There are two major divisions of physics: classical and modern. Within classical physics, the major subdivisions are mechanics, thermodynamics, acoustics, optics, electricity and magnetism. The subdivisions of modern physics consist of chaos theory, relativity, string theory, cryogenics, crystallography and nanotechnology. The field also includes quantum-level, atomic, molecular, chemical, computational, high-energy, high-pressure and laser physics.
Classical physics is often described as the study of physics on the macroscopic level, meaning questions are generally investigated without the aid of highly technological equipment, such as electron microscopes. The inception of classical physics dates back to the late 1500s. Mechanics is the oldest subdivision of classical physics. The field is inspired by the work of Isaac Newton.
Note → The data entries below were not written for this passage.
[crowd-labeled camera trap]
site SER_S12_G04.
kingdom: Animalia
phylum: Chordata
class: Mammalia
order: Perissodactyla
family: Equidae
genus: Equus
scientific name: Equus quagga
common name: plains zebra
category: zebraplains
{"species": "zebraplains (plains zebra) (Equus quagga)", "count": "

The study of modern physics takes place at the sub-microscopic level. This division of physics investigates the behavior of very small particles, such as electrons and atoms. Modern physics developed in the early 1900s when physicists began to realize that the laws of classical physics did not always hold true for sub-microscopic particles. Notable advances in modern physics include Einstein's theories of relativity and Heisenberg's principle of indeterminacy. Because even the world's most advanced microscopes cannot make sub-microscopic particles visible, expensive tools and equipment, such as particle accelerators, are required to explore the world at this level.